Scream Factory has seen fit to put Millennium and R.O.T.O.R. on the same disc, although I feel like they both probably could have had their own separate releases, but beggars can’t be choosers. Just having these movies in any kind of good quality is a minor miracle. The transfer for Millennium features a strong, but somewhat limited presentation. There’s a light grain structure with a bit of softness to it that looks just a little too clean, which leads me to believe that DNR was probably applied. However, it’s still quite organic in appearance. It also has decent color reproduction, but skin tones leave a little to be desired. Blacks are fairly deep with some decent detail on display, but also some crush as well. Contrast and brightness levels are pretty good, but I felt that the overall visual quality left it looking a little cloudy. There were also some film artifacts leftover, mainly black and white flecks and occasional lines running through the frame.
R.O.T.O.R., if you can believe it, actually looks better by comparison. It certainly looks better than it has any right to. It’s worth noting that the print sourced for this transfer carries the title Blue Steel, and to my knowledge, it wasn’t released anywhere in the world with that title. Regardless, it looks terrific. It’s a very organic-looking presentation with light unobtrusive grain. It seemed a little too clean at times, again likely due to the use of DNR and possible artificial sharpening as well. It also has great color reproduction with excellent skin tones, as well as deep blacks, but with some obvious crush (particularly night scenes). Both contrast and brightness levels are perfect and the print itself is extremely clean with very few film artifacts leftover.
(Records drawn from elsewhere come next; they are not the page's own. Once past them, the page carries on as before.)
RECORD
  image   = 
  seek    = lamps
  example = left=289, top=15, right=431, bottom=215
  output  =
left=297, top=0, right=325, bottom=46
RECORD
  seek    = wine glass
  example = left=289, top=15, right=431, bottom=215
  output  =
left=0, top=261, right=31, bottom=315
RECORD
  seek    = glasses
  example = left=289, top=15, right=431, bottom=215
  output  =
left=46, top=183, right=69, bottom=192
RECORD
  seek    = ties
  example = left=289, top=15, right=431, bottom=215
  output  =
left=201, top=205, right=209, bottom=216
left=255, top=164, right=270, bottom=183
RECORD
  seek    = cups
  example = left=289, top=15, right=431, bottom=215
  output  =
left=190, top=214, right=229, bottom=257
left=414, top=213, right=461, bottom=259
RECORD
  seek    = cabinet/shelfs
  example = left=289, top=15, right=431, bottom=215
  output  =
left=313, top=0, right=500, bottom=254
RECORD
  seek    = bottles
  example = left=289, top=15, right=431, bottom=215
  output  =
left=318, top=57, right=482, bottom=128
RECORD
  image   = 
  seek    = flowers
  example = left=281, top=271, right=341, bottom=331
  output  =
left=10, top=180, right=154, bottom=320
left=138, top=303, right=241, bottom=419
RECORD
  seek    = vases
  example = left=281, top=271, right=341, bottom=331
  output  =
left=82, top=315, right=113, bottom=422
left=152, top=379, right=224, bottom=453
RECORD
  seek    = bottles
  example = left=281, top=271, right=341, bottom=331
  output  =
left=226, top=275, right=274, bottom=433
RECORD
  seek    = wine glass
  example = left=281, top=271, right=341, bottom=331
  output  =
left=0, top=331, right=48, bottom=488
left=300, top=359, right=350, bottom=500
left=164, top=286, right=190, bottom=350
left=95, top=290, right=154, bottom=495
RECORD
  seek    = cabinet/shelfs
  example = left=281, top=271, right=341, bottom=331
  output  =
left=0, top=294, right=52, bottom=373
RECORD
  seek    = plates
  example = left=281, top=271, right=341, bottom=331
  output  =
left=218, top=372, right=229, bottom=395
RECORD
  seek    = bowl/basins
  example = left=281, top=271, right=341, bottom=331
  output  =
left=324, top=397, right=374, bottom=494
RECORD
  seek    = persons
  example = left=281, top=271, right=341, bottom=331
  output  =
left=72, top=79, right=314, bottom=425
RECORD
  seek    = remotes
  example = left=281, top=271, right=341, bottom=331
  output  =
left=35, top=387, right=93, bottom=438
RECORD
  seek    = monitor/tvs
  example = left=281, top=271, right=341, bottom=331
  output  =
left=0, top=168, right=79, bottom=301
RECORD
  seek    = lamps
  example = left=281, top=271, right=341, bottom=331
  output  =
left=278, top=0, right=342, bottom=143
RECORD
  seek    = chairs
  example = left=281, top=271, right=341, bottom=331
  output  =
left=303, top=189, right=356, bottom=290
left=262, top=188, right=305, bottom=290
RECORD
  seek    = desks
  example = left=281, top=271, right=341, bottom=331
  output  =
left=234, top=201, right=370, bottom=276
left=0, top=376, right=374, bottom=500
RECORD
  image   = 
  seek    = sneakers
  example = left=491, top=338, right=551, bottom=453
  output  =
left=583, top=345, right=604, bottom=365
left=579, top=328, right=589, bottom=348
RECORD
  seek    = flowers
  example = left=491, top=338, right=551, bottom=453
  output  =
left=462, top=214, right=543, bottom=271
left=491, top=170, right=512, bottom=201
The most I noticed was an occasional line running through the frame, but otherwise, very clear.
The audio presentation for Millennium is an English 2.0 DTS-HD track. It’s actually a pretty decent stereo track with plenty of ambience and spatial activity. Dialogue is always clean and clear, while sound effects and score mix into the proceedings naturally. The audio for R.O.T.O.R. features an English 1.0 DTS-HD soundtrack. It’s certainly not lacking in presence, particularly when it comes to both the score and the music. The constantly overdubbed dialogue stands out more than ever now, however, and sound effects are all over the place as far as quality is concerned. There isn’t much spatial activity to be had, obviously, but it’s a very good mono track. There are also subtitles in English on both movies for those who might need them. There’s also very little in terms of extras. Millennium’s main menu features an alternate ending, while both movies have their respective original theatrical trailers alongside them.
MILLENNIUM (FILM/VIDEO/AUDIO): C-/B/B
R.O.T.O.R. (FILM/VIDEO/AUDIO): D-/B+/B+
Millennium and R.O.T.O.R. is an odd pairing for a Scream Factory Double Feature Blu-ray release, I’ll grant you that, but it certainly gives you a bit of perspective, at least from an audience’s point of view. Both movies are not good, but while one is a bit plodding and boring, the other is interesting because of how absolutely inept it is. For me, that makes for an entertaining watch, and if you’re anything like me, I’m sure you’ll agree.